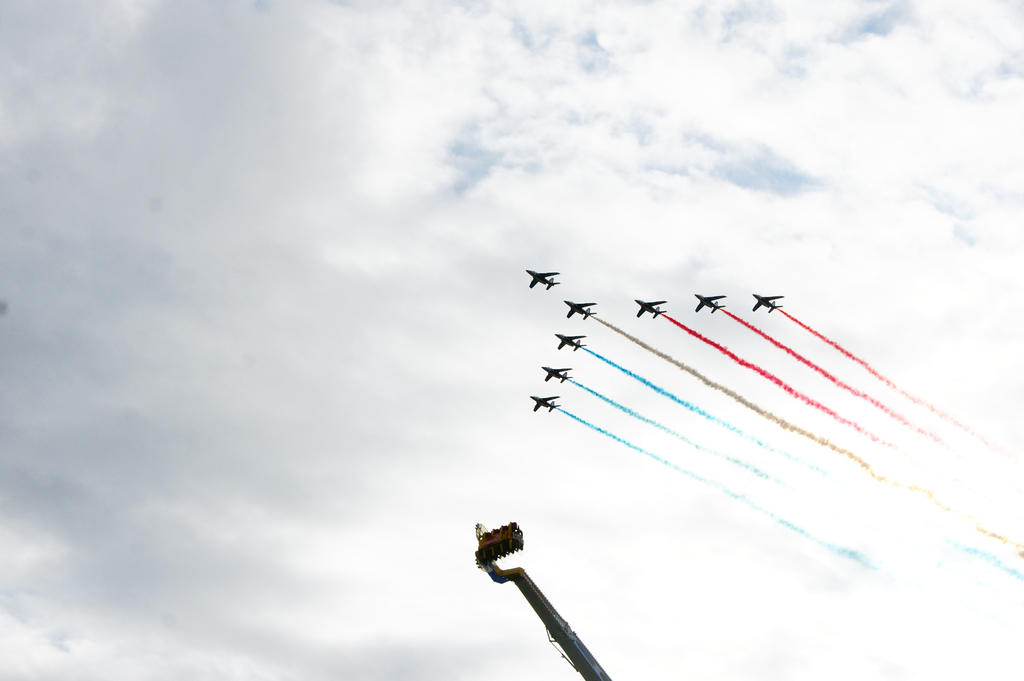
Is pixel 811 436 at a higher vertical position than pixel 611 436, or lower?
→ lower

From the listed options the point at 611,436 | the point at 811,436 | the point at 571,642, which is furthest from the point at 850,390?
the point at 571,642

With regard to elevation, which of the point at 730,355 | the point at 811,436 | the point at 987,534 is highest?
the point at 730,355

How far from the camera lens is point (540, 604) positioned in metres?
182

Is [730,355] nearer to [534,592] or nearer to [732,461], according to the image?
[732,461]

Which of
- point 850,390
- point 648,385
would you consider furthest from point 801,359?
point 648,385

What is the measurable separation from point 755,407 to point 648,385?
17.2 m

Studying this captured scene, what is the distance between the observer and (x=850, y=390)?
190m

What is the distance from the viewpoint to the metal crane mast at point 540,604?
7082 inches

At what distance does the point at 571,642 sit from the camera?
18150 centimetres

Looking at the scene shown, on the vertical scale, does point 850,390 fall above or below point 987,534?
above

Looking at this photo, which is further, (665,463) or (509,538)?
(665,463)

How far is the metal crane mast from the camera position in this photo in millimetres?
179875

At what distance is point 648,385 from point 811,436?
26485mm

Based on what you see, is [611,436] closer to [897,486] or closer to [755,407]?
[755,407]
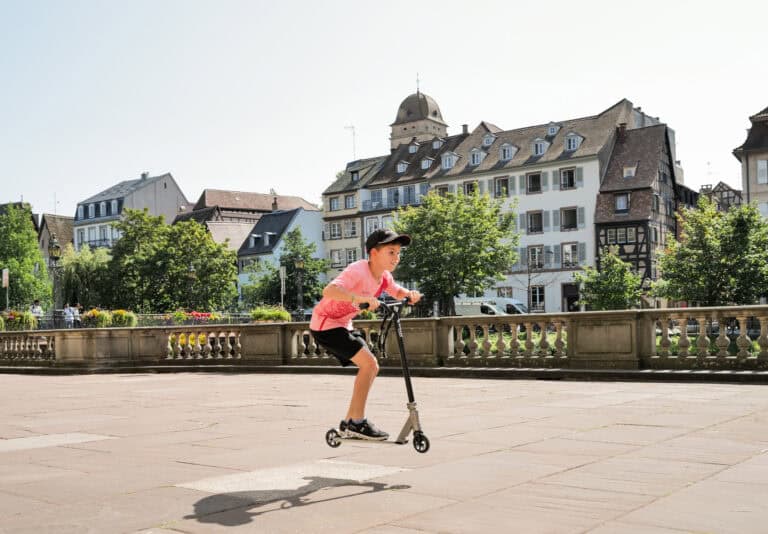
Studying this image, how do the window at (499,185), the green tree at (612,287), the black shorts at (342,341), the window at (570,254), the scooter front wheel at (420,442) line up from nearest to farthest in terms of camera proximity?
the scooter front wheel at (420,442) < the black shorts at (342,341) < the green tree at (612,287) < the window at (570,254) < the window at (499,185)

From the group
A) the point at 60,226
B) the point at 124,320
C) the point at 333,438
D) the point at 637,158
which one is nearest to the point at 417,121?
the point at 60,226

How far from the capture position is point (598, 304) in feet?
167

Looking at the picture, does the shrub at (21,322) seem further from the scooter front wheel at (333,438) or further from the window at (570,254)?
the window at (570,254)

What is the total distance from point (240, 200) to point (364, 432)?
101 metres

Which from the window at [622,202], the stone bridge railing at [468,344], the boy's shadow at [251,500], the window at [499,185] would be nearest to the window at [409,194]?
the window at [499,185]

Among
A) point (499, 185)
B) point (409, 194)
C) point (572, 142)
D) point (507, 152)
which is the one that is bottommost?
point (499, 185)

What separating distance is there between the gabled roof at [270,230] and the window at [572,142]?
27.7 metres

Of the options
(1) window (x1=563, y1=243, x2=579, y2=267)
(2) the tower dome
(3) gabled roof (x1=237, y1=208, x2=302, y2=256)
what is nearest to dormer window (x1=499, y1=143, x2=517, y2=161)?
(1) window (x1=563, y1=243, x2=579, y2=267)

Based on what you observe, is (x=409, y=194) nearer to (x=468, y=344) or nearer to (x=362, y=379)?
(x=468, y=344)

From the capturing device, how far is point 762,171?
204 ft

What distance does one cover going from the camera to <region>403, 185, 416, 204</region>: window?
77625 millimetres

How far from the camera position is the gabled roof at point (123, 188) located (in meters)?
105

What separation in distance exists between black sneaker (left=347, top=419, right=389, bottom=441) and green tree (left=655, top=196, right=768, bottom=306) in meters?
34.9

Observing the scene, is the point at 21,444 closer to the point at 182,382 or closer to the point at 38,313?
→ the point at 182,382
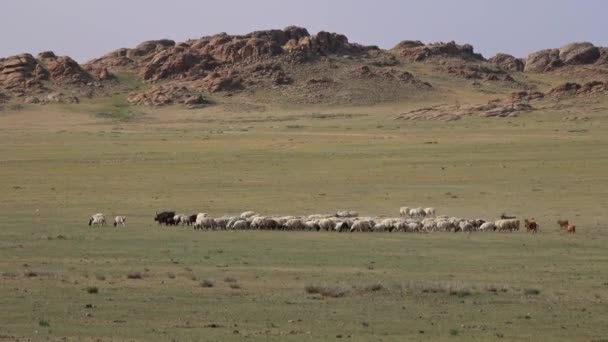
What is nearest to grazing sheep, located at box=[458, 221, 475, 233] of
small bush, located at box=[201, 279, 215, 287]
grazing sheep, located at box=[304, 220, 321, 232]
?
grazing sheep, located at box=[304, 220, 321, 232]

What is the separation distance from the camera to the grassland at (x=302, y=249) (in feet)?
52.0

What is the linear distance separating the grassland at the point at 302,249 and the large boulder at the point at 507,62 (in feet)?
227

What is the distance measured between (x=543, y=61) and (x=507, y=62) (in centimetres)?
484

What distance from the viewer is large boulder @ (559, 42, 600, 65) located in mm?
131375

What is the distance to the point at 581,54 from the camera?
131375 millimetres

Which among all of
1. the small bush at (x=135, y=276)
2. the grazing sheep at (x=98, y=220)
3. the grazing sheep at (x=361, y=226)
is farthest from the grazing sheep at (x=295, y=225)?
A: the small bush at (x=135, y=276)

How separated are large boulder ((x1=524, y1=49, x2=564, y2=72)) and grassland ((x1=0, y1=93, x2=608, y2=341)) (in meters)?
69.0

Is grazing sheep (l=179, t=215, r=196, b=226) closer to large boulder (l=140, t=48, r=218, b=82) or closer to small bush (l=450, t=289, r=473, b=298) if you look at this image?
small bush (l=450, t=289, r=473, b=298)

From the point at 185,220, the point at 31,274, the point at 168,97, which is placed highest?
the point at 168,97

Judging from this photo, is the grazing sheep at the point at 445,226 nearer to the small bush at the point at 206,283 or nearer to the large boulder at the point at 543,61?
the small bush at the point at 206,283

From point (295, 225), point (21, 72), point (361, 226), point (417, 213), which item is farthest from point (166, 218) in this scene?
point (21, 72)

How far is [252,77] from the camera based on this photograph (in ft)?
364

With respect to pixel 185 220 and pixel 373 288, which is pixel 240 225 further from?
pixel 373 288

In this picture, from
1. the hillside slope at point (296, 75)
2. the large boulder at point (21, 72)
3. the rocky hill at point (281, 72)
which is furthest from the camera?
the large boulder at point (21, 72)
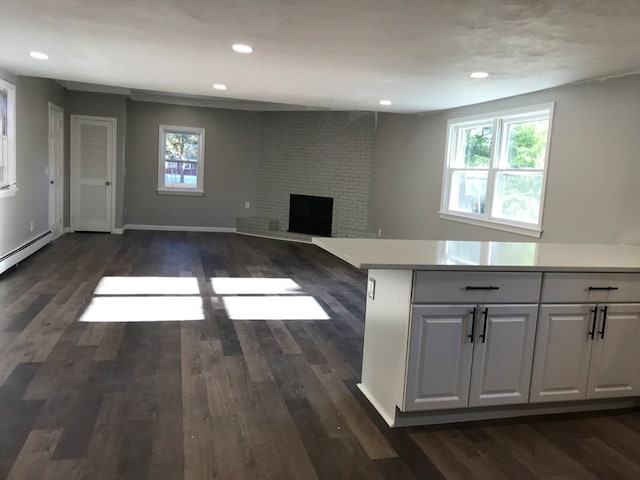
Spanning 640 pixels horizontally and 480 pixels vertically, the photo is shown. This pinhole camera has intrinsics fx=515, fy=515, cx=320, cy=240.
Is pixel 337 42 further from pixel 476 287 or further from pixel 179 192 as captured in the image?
pixel 179 192

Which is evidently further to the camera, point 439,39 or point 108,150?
point 108,150

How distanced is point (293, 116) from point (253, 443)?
26.3 feet

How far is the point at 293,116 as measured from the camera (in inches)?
384

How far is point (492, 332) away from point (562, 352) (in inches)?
18.9

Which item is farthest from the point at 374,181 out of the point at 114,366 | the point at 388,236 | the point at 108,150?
the point at 114,366

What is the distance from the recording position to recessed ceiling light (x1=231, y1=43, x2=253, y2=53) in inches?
152

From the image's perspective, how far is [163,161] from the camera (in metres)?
9.77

YOUR GOAL: Reproduce the data word for word, beginning with the line that contains "What is the measurable" and continuing through the line that contains "18150 centimetres".

RESPONSE BELOW:
What is the measurable separation from point 755,407 to point 648,385?
17.2 m

Studying this captured scene, what is the distance between the observer and (x=850, y=390)?
190m

What is the distance from the viewpoint to the metal crane mast at point 540,604?
7082 inches

At what distance does the point at 571,642 sit from the camera?
18150 centimetres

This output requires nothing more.